The Bulgarian government has faced criticism from all sides for its lack of reforms in healthcare despite a proposed record budget for the National Health Insurance Fund or 2025.
The National Health Insurance Fund (NHIF) will distribute a budget of nearly €4.8 billion in 2025, a record increase of 16.5% over 2024. The country’s oversized and highly inefficient hospital network will absorb almost half the healthcare revenue increase.
“Nothing will change in the healthcare system next year, and Bulgarians will get more of the same healthcare, paying 16.5% more. This is a legitimate consequence of the lack of reforms,” former health minister Stoycho Katsarov, now chairman of the civil organisation Centre for the Protection of Rights in Healthcare, told Euractiv.
Inefficacious resource allocation
Bulgaria maintains the most hospital beds in the EU after Germany despite a critical shortage of nurses and problems with preventive and pre-hospital care.
Criticism of the government for wasting taxpayers’ money on an inefficient hospital system rather than investing it in prevention and better medical care outside hospitals has intensified over the past 10 years.
There are 341 hospitals in Bulgaria, with a population of 6.4 million, almost all of which work with the NHIF, and the average occupancy rate is just 53%.

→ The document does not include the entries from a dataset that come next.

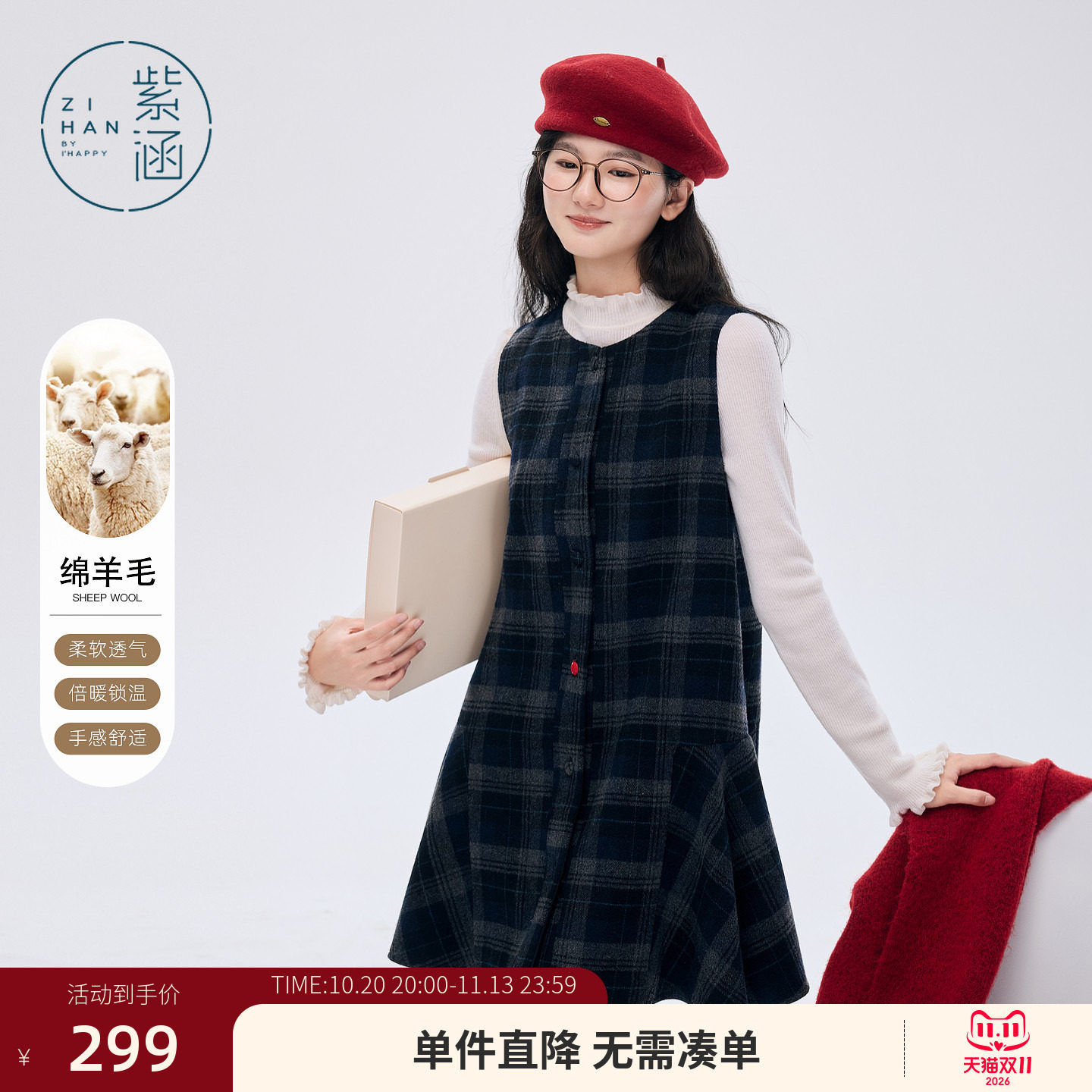 紫涵羊毛格纹无袖背心连衣裙女冬季新款毛呢宽松内搭圆领a字短裙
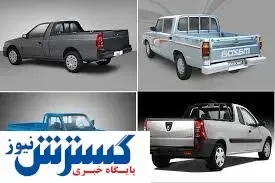 تولید وانت دو برابر شد!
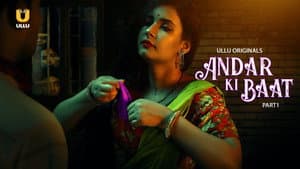 Andar Ki Baat — foto 1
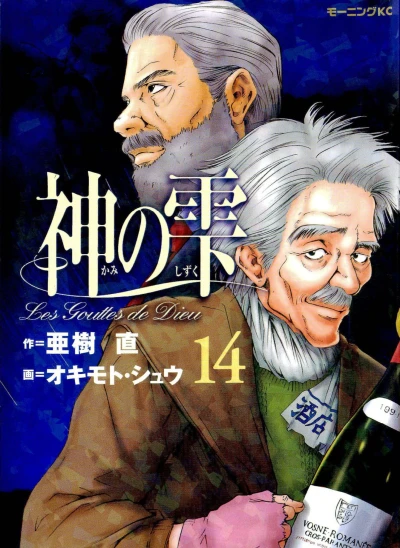 Cover of Vol. 14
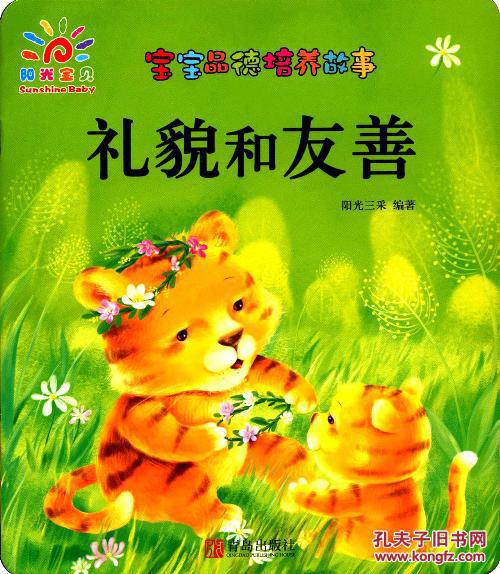 宝宝品德培养故事:礼貌和友善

With each year, existing hospitals are expanding with new clinics and wards, opening 1,000 new beds, while new private hospitals are opening in parallel.
This leads to highly fragmented health services with deteriorating quality, mainly due to a deepening shortage of medical staff that cannot cover the needs of the growing hospital network.
At the same time, the Bulgarian government relies increasingly on private pharmaceutical companies to subsidise the local health system with increasing discounts on the prices of drug therapies due to a lack of sufficient funding.
Katsarov reminded that the Bulgarian government could find itself in a very difficult situation after the Constitutional Court abolished limits on the cost of medicines from hospitals, which left the NHIF without tools to control spending.
“This creates a risk for the budget,” he said.
Eurozone membership implications
Health spending could prove a serious problem for Bulgaria’s goal of joining the eurozone on January 1, 2026. The risk of the budget deficit exceeding 3% would violate the Maastricht criteria.
“The NHIF will end 2024 with a significant amount owed to the hospitals, and interest is owed on those amounts starting January 1, 2025. These additional costs are not anticipated in the new budget. Unfortunately, a whole year was missed to create control mechanisms involving patients, as well as to change the rules and increase the efficiency of spending,” Katsarov told Euractiv.
He added that the parliament could do some things in the draft law on the health budget for 2025, but passing the law won’t compensate for the lack of long-term policy on the part of the government.
NHIF budget dispute
There is serious disagreement within the National Health Insurance Fund about whether the government is succeeding in solving the system’s problems. The fund’s manager, Stanimir Mihaylov, argues that the budget is balanced and prudent.
His deputy, Nikolai Boltadzhiev, strongly criticises the budget framework.
“This NHIF budget is not good at all – a lot of money but no reform. We will not get better quality and more affordable healthcare,” Boltadzhiev says.
“There are imbalances. The crudest thing is that the hospital budget has not been proportionally increased. It has been increased by 16% on the condition that a very high workload is expected and there is a big shortfall this year. More money should have been allocated,” he says.